Risk-Adjusted Performance

13 of 100

 
Weak
 
Strong
Good
Compared to the overall equity markets, risk-adjusted returns on investments in Intuitive Machines are ranked lower than 13 (%) of all global equities and portfolios over the last 90 days. Even with relatively weak basic indicators, Intuitive Machines reported solid returns over the last few months and may actually be approaching a breakup point.

Butterfly Network and Intuitive Machines Volatility Contrast

   Predicted Return Density   
       Returns  

Pair Trading with Butterfly Network and Intuitive Machines

The main advantage of trading using opposite Butterfly Network and Intuitive Machines positions is that it hedges away some unsystematic risk. Because of two separate transactions, even if Butterfly Network position performs unexpectedly, Intuitive Machines can make up some of the losses. Pair trading also minimizes risk from directional movements in the market. For example, if an entire industry or sector drops because of unexpected headlines, the short position in Intuitive Machines will offset losses from the drop in Intuitive Machines' long position.
The idea behind Butterfly Network and Intuitive Machines pairs trading is to make the combined position market-neutral, meaning the overall market's direction will not affect its win or loss (or potential downside or upside).

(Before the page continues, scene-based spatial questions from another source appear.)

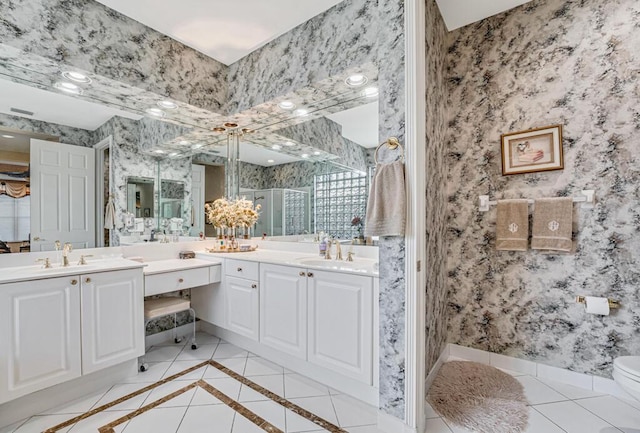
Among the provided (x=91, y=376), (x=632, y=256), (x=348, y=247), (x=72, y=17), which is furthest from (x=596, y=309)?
(x=72, y=17)

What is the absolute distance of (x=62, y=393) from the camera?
1949 mm

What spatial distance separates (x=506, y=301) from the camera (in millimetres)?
2338

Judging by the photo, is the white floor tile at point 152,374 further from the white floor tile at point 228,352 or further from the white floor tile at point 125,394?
the white floor tile at point 228,352

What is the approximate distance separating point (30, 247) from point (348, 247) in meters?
2.45

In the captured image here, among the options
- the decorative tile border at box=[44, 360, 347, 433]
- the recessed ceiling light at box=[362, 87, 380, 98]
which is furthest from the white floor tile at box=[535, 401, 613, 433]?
the recessed ceiling light at box=[362, 87, 380, 98]

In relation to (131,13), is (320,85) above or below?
below

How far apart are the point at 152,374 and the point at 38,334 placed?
33.3 inches

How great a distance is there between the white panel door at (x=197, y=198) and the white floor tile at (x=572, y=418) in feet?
11.1

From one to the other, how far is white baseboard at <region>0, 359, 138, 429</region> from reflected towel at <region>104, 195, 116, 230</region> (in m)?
1.17

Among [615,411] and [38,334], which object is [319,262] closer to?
[38,334]

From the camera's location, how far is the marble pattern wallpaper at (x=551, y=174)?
1.92 m

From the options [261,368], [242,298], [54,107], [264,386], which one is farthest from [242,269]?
[54,107]

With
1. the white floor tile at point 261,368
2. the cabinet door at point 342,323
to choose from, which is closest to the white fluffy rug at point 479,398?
the cabinet door at point 342,323

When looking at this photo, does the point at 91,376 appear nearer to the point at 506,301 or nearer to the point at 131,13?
the point at 131,13
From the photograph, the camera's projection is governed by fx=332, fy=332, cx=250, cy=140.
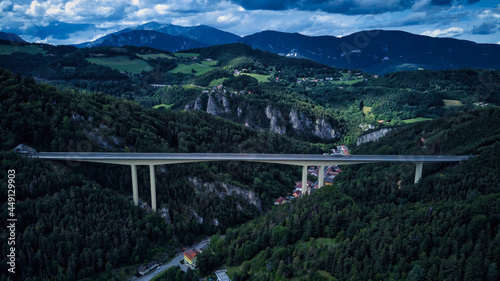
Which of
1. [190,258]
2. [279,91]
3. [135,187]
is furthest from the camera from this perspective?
[279,91]

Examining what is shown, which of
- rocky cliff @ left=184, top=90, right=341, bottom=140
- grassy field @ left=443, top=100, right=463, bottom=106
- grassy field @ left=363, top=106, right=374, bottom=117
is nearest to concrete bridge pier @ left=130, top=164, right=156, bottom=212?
rocky cliff @ left=184, top=90, right=341, bottom=140

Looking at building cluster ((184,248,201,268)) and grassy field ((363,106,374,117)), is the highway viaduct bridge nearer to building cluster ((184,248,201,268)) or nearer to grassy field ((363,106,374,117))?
building cluster ((184,248,201,268))

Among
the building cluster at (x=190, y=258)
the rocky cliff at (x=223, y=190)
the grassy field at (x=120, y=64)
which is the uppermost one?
the grassy field at (x=120, y=64)

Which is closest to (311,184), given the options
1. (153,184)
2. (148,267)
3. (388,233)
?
(153,184)

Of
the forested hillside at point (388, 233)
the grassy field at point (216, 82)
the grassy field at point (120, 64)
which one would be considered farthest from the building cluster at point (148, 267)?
the grassy field at point (120, 64)

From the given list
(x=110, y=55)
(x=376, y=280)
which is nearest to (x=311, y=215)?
(x=376, y=280)

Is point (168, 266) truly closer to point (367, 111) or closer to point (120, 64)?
point (367, 111)

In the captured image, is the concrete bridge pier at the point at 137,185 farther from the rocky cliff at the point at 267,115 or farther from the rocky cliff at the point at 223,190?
the rocky cliff at the point at 267,115
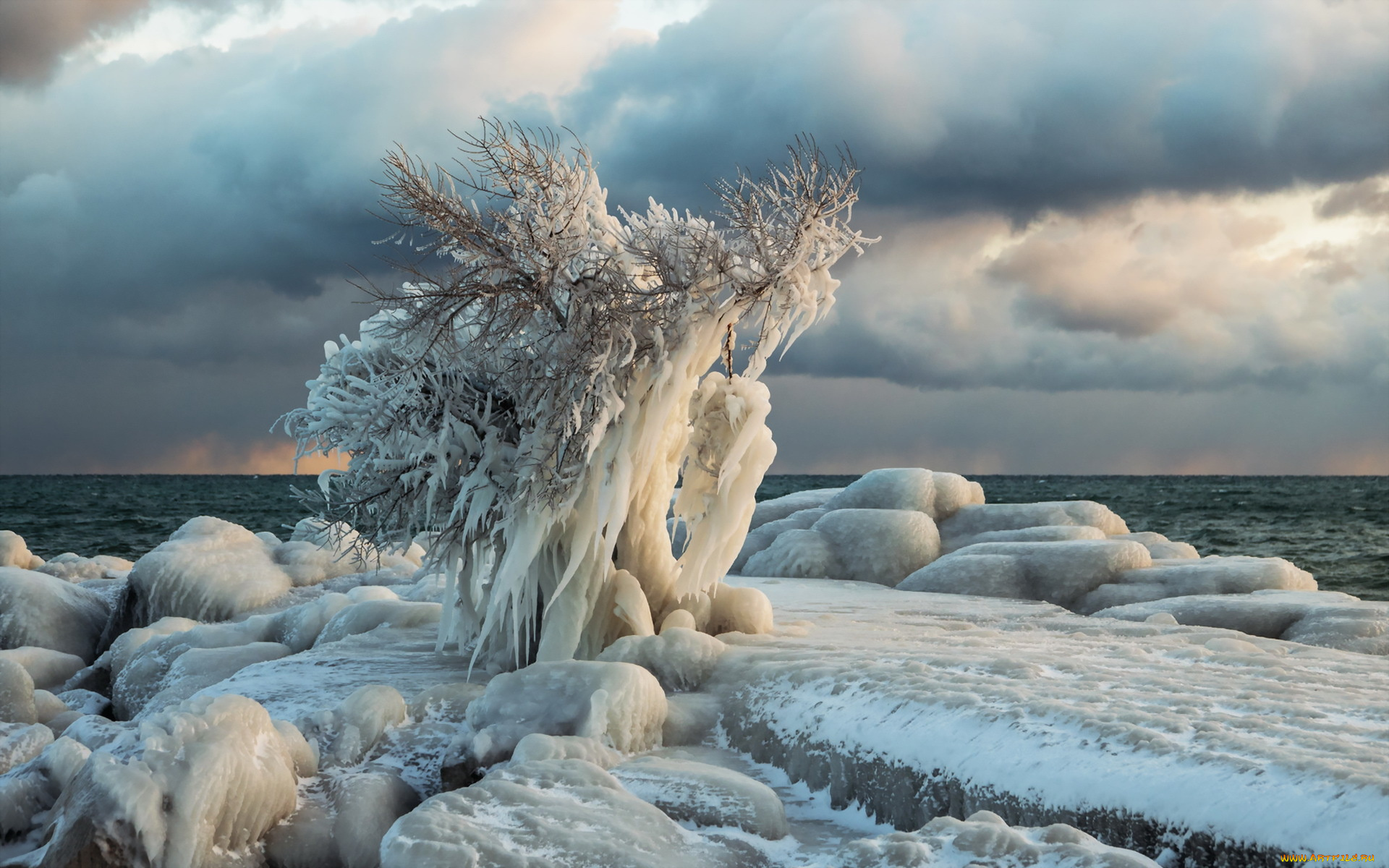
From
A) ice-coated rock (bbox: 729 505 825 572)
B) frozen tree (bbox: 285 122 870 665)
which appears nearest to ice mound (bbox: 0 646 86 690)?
frozen tree (bbox: 285 122 870 665)

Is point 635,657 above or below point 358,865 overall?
above

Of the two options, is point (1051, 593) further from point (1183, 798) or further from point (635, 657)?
point (1183, 798)

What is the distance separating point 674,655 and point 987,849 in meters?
3.80

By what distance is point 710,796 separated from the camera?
5148mm

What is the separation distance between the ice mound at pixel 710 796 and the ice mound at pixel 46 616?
981cm

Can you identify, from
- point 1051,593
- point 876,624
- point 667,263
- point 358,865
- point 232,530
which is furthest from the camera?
point 232,530

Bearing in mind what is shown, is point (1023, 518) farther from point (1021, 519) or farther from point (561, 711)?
point (561, 711)

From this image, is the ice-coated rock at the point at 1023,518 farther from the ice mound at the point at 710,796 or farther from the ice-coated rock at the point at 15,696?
the ice-coated rock at the point at 15,696

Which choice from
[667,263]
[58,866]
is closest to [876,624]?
[667,263]

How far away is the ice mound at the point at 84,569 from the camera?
640 inches

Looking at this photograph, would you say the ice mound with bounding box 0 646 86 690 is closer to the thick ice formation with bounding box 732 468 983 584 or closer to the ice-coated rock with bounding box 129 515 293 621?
the ice-coated rock with bounding box 129 515 293 621

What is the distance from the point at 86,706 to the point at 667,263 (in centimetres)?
714

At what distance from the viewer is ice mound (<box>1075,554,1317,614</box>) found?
39.1 feet

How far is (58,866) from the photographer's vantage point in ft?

This can be achieved by designing a pairs trade with two highly correlated stocks or equities that operate in a similar space or sector, making it possible to obtain profits through simple and relatively low-risk investment.
Check out your portfolio center.
Note that this page's information should be used as a complementary analysis to find the right mix of equity instruments to add to your existing portfolios or create a brand new portfolio. You can also try the Global Correlations module to find global opportunities by holding instruments from different markets.